Our observation of continuous Brownian motion is strikingly different from the hopping diffusion encountered in almost all previous surface studies (Fig. 3), where the usual situation of diffusion dominated by the corrugation of the energy landscape (Fig. 3d,e) gives a typical trajectory dominated by vibration with occasional hops (Fig. 3f). In contrast, the present Brownian regime (Fig. 3a,b) has a flat landscape and the motion (Fig. 3c) is a continuous, random walk. The measured dissipation corresponds directly to the velocity-dependent drag term used to describe kinetic friction using linear response theory, where F=−η m v. As graphite has a negligible electronic density of states at the Fermi level, the electronic contribution will be minimal⁸, and therefore the phonon contribution must dominate, as we have confirmed with force-field molecular dynamics simulations (see the Methods section). Although atomic force microscopy and FFM-related techniques are ideal for measuring static friction, they are less well suited to submicrosecond measurements of kinetic behaviour¹⁹. The complementary picosecond technique demonstrated here can be applied widely to characterizing frictional dissipation in freely moving nanoscale systems.
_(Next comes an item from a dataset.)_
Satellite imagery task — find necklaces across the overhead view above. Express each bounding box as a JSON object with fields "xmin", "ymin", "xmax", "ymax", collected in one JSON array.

HeSE and NSE can be readily applied to single-molecule dynamics on either well-characterized surfaces or in porous matter and nanotubes.

Figure 3: Comparison of modes of surface transport.
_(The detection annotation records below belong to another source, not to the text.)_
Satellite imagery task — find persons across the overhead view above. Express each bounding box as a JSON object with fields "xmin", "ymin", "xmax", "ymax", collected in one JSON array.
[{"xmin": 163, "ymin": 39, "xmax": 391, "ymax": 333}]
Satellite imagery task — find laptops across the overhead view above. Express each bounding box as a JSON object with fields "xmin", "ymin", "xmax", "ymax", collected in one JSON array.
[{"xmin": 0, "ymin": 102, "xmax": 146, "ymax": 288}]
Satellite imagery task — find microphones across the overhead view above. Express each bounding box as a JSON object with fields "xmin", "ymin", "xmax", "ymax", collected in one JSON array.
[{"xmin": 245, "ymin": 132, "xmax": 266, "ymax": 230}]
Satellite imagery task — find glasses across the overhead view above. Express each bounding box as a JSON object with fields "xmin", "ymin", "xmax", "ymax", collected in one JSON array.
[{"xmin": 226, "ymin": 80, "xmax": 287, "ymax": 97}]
a–f, Illustration of surface motion in the newly measured high-friction, viscous regime (a–c), alongside typical hopping motion (d–f). Comparison of the trajectories of a molecule on the surface resulting from the molecular dynamics simulations described in the text shows a clear difference between motion where the molecule vibrates about energetically favourable adsorption sites, which appear as dense areas, with occasional hops between them (f), and the friction-dominated regime where the molecule appears to carry out a random walk across the surface in a flat energy landscape (c).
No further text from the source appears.